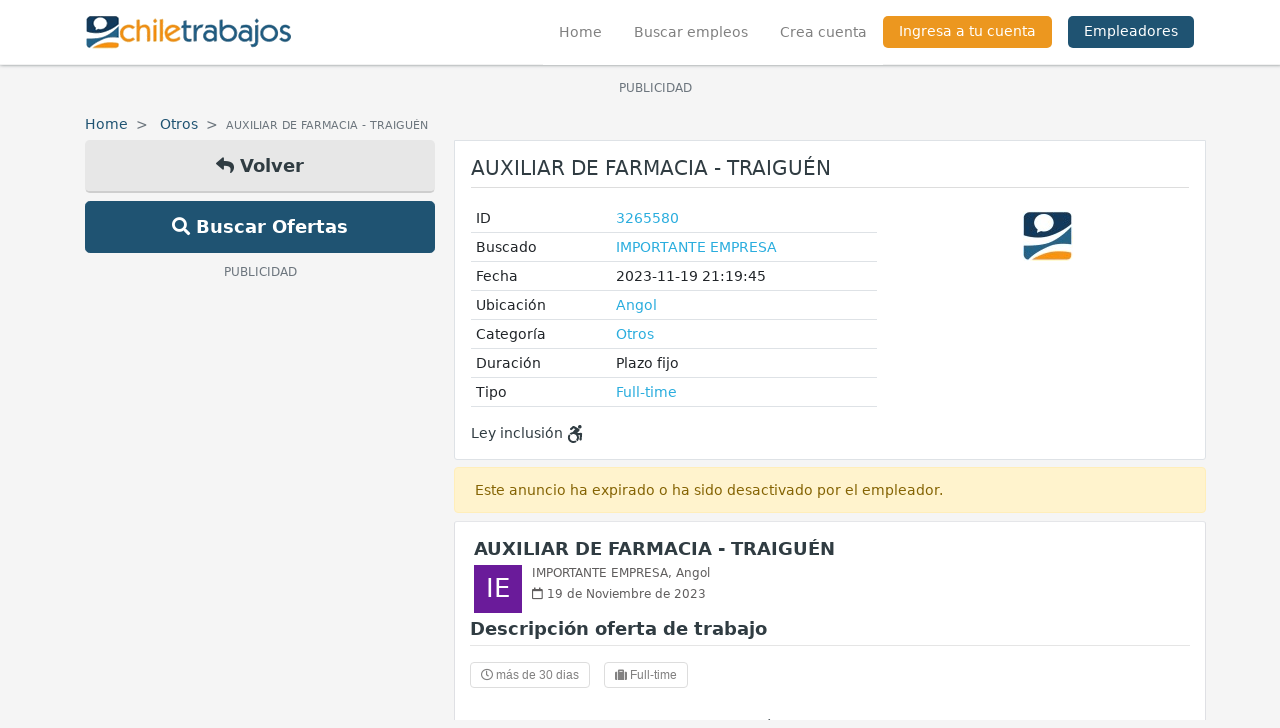

--- FILE ---
content_type: text/html; charset=utf-8
request_url: https://www.google.com/recaptcha/api2/aframe
body_size: 267
content:
<!DOCTYPE HTML><html><head><meta http-equiv="content-type" content="text/html; charset=UTF-8"></head><body><script nonce="v0u397iLKbqmCaLlfjQJKw">/** Anti-fraud and anti-abuse applications only. See google.com/recaptcha */ try{var clients={'sodar':'https://pagead2.googlesyndication.com/pagead/sodar?'};window.addEventListener("message",function(a){try{if(a.source===window.parent){var b=JSON.parse(a.data);var c=clients[b['id']];if(c){var d=document.createElement('img');d.src=c+b['params']+'&rc='+(localStorage.getItem("rc::a")?sessionStorage.getItem("rc::b"):"");window.document.body.appendChild(d);sessionStorage.setItem("rc::e",parseInt(sessionStorage.getItem("rc::e")||0)+1);localStorage.setItem("rc::h",'1769707732680');}}}catch(b){}});window.parent.postMessage("_grecaptcha_ready", "*");}catch(b){}</script></body></html>

--- FILE ---
content_type: text/plain
request_url: https://rtb.openx.net/openrtbb/prebidjs
body_size: -84
content:
{"id":"de13a220-c190-4ad6-9291-6b6d89a99ed2","nbr":0}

++++++

Task goal:
The expected output is the run of lines from the one holding "request_url: https://rtb.openx.net/openrtbb/prebidjs" to the last line of the entries above, each reproduced character for character.

The answer:
request_url: https://rtb.openx.net/openrtbb/prebidjs
body_size: -84
content:
{"id":"de13a220-c190-4ad6-9291-6b6d89a99ed2","nbr":0}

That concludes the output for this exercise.